Vorigen Monat wäre es verdammt schwer gewesen. Aber was soll’s, ich wußte ja
nicht, daß ich mich im allerengsten Kreis schützen muß.«
    Kenneth Charter stand auf, bei seinem hohen Wuchs
ein scheinbar endloser Aufstieg. Er ergriff den Rahmen der Karte von den
Britischen Inseln, zog daran, und sie klappte vor der Wand auf wie eine Tür, so
daß eine zweite Tafel darunter erschien.
    Das enthüllte Schaubild war ein Terminkalender mit
einer langen Kolonne von Autonummern auf der linken Seite und Daten am oberen
Rand.
    »Tankwagen«, sagte Charter knapp und wies auf die
Autonummern. »Insgesamt vierunddreißig. Das da ist UNP 786 Y , der sechste von oben.«
    Alle Querspalten neben dieser Nummer waren durchgestrichen:
Wagen außer Betrieb. Bei vielen anderen steckten in einem Teil der Querspalten
Schildchen in verschiedenen Farben: blau, grün, rot, gelb, grau, violett,
orange, und jedes Schild war handbeschriftet.

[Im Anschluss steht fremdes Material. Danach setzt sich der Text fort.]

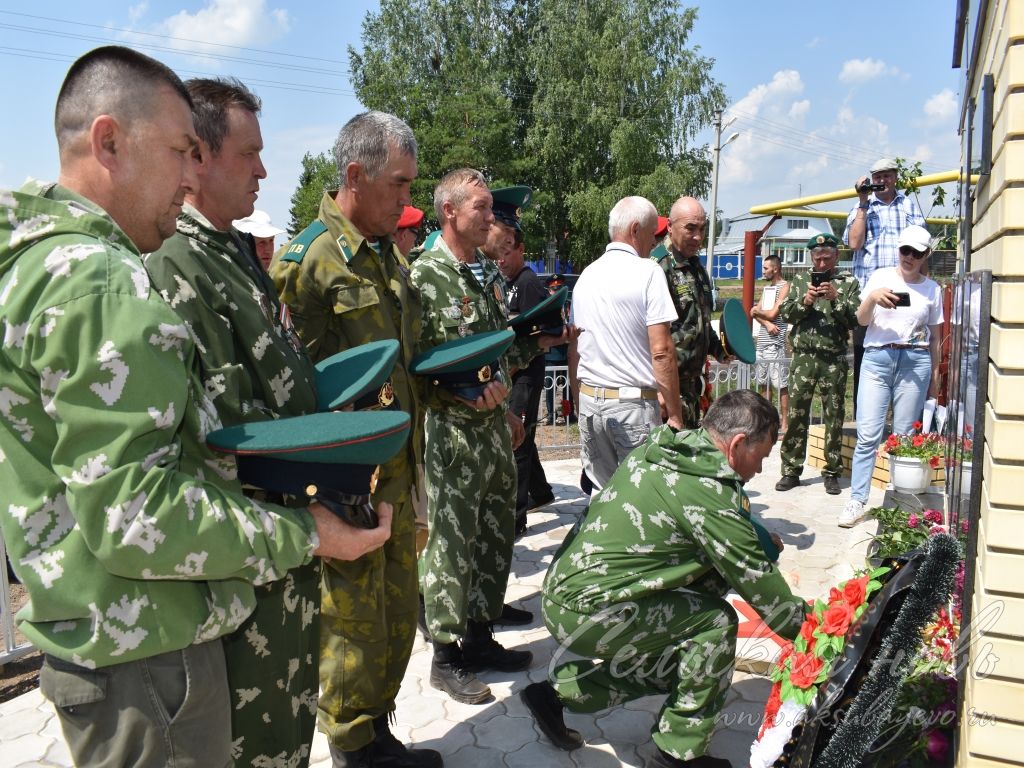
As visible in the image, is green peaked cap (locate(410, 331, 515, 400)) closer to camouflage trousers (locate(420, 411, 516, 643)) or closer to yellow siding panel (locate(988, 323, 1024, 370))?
camouflage trousers (locate(420, 411, 516, 643))

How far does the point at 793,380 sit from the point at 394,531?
4.84 metres

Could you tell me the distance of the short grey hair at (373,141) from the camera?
2.54 m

    »Wir benutzen diese Schilder, um Zeit zu sparen«,
sagte Charter. »Violett beispielsweise heißt immer Salzsäure. Wir sehen auf
einen Blick, welcher Tankwagen sie fährt. Auf dem Schild steht dann, von wo
nach wo. Grau ist Gin, gelb ist Whisky. Rot ist Wein. Blau ist Schwefelsäure.
Grün ist jeweils ein Desinfektionsmittel. Und so weiter. Meine Sekretärin, der
ich unbedingt vertraue, sie ist seit zwanzig Jahren bei mir, schreibt die
Schilder und besorgt die Karte. Wir als Firma teilen den Fahrern erst mit,
wohin sie müssen oder was sie transportieren, wenn es losgeht. Oft tauschen wir
in letzter Minute die Fahrer aus. Einige Ladungen könnten nämlich gefährlich
sein, wenn sie in die falschen Hände geraten. Wir haben die unbedingte
Vorschrift, daß alle Türen der Tankwagen abgeschlossen sein müssen, wenn die
Fahrer auch nur einen Fuß vor die Kabine setzen, und bei allen drei gestohlenen
Frachten schwören die Fahrer, daß sie das auch getan haben und nichts Verdächtiges
bemerken konnten, als sie wiederkamen. Wir passen auf, und bis zu diesem Jahr
haben wir Glück gehabt.« Seine Stimme war plötzlich voll von unterdrücktem
Zorn. »Erst mein Sohn … mein eigener Sohn … konnte unser System
überlisten.«
    »Er hatte wahrscheinlich Zutritt hier«, sagte ich.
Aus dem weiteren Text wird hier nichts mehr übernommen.